So let me get this straight...it appears that you think it's rational to compare the effects of stimulus vs. austerity on debt/GDP ratio by omitting any spending related to the stimulus effort which occurred in 2008 and 2009 (i.e. Economic Stimulus Act of 2008 and American Recovery and Reinvestment Act of 2009). The way you think is very interesting.
I'm not sure where you ever got such an idea. France and the US both enacted stimulative policies in 2008 and 2009. 2010 is when their two policies diverged. When you're analyzing a policy change that's what you look for.
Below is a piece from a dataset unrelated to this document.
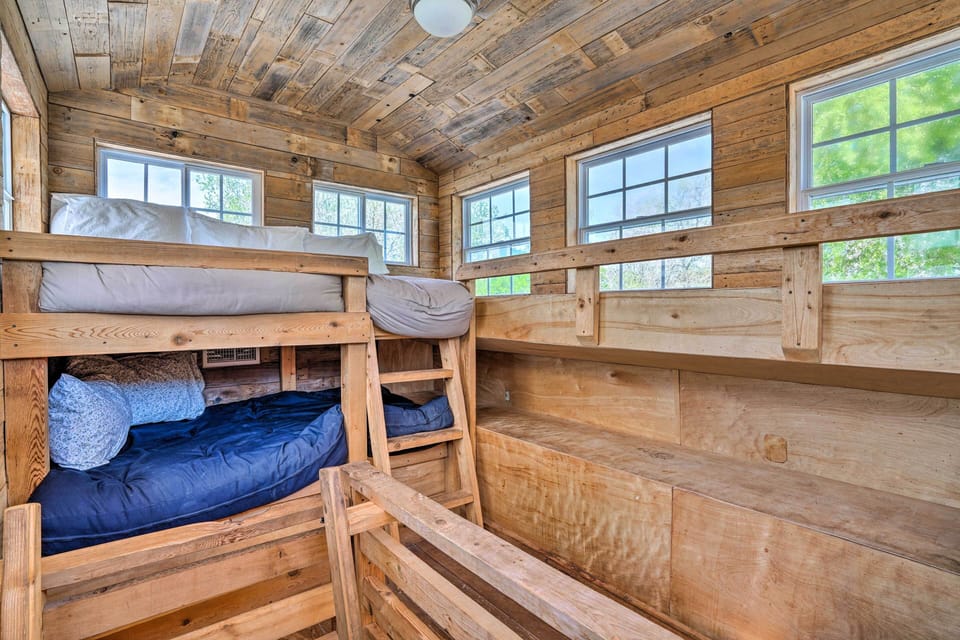 Bedroom 8 (Treehouse) | Full Bunk Bed | 3rd Floor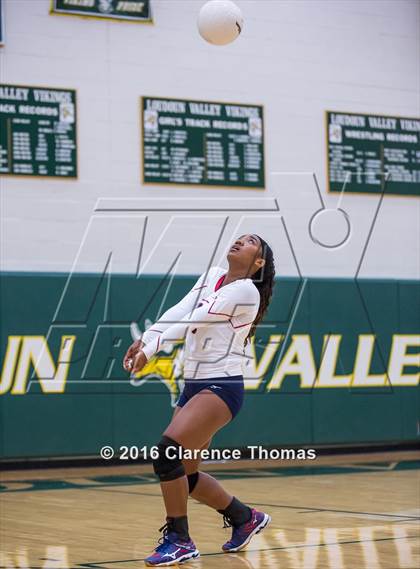 Thumbnail 1 in Park View @ Loudoun Valley photogallery.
I wasn't actually discussing the merits of stimulus vs. austerity in this discussion anyway as I feel like that discussion has been over for several years now. The evidence for counter-cyclical stimulus spending is so overwhelming that anyone who isn't convinced at this point is unlikely to be amenable to rational argument. Their objections are likely ideological in nature. There's not really much else to say on it, the evidence speaks for itself.
Hell, look at France's GDP growth. Austerity gets implemented, growth dies.
You may have misunderstood my point in bringing up the US; it was simply as an example of a country that had not engaged in the kind of austerity France did as a benchmark for comparison during that time period. They engaged in hard core austerity, we didn't. Their growth died, ours continued. Their debt to GDP ratio and ours continued on a roughly similar trajectory. That, friend DSF, is what we call policy failure.
Imagine how much better our recovery would have been had we not engaged in austerity at all.